There has been a SPIFF war raging since 2020. Now it is apparent that at least two UCaaS providers don’t value their channel partners. UCaaS sales were already slowing down, this won’t help these two. There are over two thousand cloud communications providers in the US. Partners will just switch to another one.
In the thick of this, NEC decides to pay commissions upfront if the partner elects. What does that say about Dialpad and RingCentral? In my 20+ years in the channel, carriers have changed compensation plans – and that sounds like what Dialpad did – and a couple stopped paying commissions when they killed their channel. Every agent that has been at this for 15+ years has a story of a vendor who took food out of their mouth. This to me is about more than just the commission cut. It speaks to where the channel is now and where it is going.
In my opinion, this is the first domino in the era of the Big TSB. Partners sign on with a TSB for one primary purpose: collect commissions. When the TSB fails at that, what does a partner really need a TSB for? All the fancy tools and words don’t amount to much when my revenue declines.
One thing with the TSB is that partners never get to see the vendor contract. We have no idea what it says or how solid it is. We have to take that in faith. Well, now we know.

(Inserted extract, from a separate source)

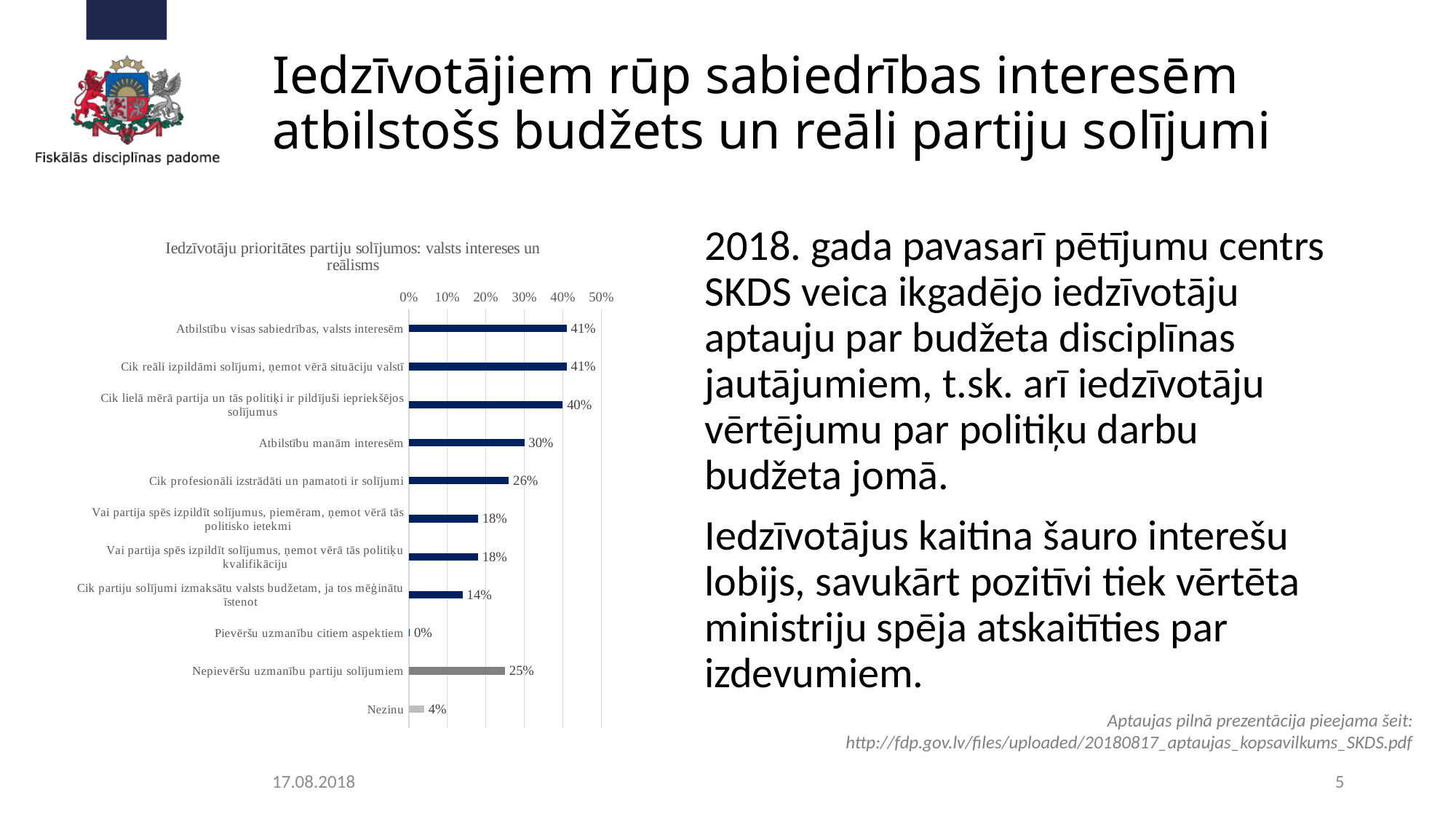
Is the value for "Cik lielā mērā partija un tās politiķi ir pildījuši iepriekšējos solījumus" greater or less than 30%? greater Which category has the lowest value? Pievēršu uzmanību citiem aspektiem Which is larger: "Cik profesionāli izstrādāti un pamatoti ir solījumi" or "Nepievēršu uzmanību partiju solījumiem"? Cik profesionāli izstrādāti un pamatoti ir solījumi What is the title of the chart? Iedzīvotāju prioritātes partiju solījumos: valsts intereses un reālisms What is the value for "Nepievēršu uzmanību partiju solījumiem"? 25% What is the value for "Nezinu"? 4% What is the value for "Cik partiju solījumi izmaksātu valsts budžetam, ja tos mēģinātu īstenot"? 14% What is the value for "Atbilstību manām interesēm"? 30% How many categories are shown in the chart? 11 What is the difference between "Atbilstību visas sabiedrības, valsts interesēm" and "Atbilstību manām interesēm"? 11% What kind of chart is shown on the slide? Bar chart What is the value for "Cik profesionāli izstrādāti un pamatoti ir solījumi"? 26%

This 1-2% commission hit is really a 4-6% revenue hit for both the partner and the TSB. (1-2% off of 20-25%). In this era of PE-backed TSBs, they just lost top-line revenue, which makes it even harder to pay back the PE investors. MDF’s are being distributed differently in 2023 and now commissions are being cut. This is a big red flag.
If the TSBs don’t push back on this, what is there to stop every vendor from cutting commissions?
And because the partner doesn’t have a direct agreement, the partner would have to sue the TSB not the vendor for any dispute.
Bigger was supposed to mean safer due to the larger bat to swing. Instead Bigger created little choice for the partners. It also created a few brokers who can be swayed by the vendors, since they owe so much and can’t rock the boat.
A few vendors have said that they like having just a few TSBs.
Well, in my own experience, the TSBs can’t get out of their own way to do their jobs.
They automate just like AT&T – and look how that works for customers?! Who is the customer of the TSB? The Partner!
They count on a portal to handle as much as possible. In one case, they change the portal constantly; links are dead; and the very idea of UX (user design) is as foreign to them as letting me see the vendor contract.
At a time when the channel is looking for new blood, cutting commissions randomly (with no pushback) won’t be a recruiting tool.
UCaaS was already a money loser – for the vendor and for the partner. Unless the partner charged for assessment, professional services, install, etc., the 20% commission on a $20 seat just isn’t worth the headache. Far easier to sell network, regular voice and other things.
With UCaaS providers mixing CCaaS with UC and CPaaS, it becomes a Solution Sale. Now the sales cycle lengthens. Now the seat price may breach $50 but the knowledge and sales skills have increased as well. I think that CX will end up being sold by specialist agencies for the most part.
My buddy, Jeff Ponts of Datatel, makes a good point that much of the UCaaS being sold is sold via a white label platform. Skyswitch is a perfect example. 750 MSPs who bill their own branded VoIP service to 700K seats. There are new white label providers popping up every week. Intermedia is embracing this approach via their CORE program. NEC also has a similar program for partners. This serves the SMB space very well – and that isn’t a space that the UC Players want to be in anyways. They have dreams of being Avaya.
There are partners who say these are great times to be a Partner. I think those partners don’t worry about the many changes happening to the Channel – the PE money, the M&A, the commission cuts. They plug along and help their customers and don’t pay attention to the system that provides them with the revenue. That’s okay until it isn’t.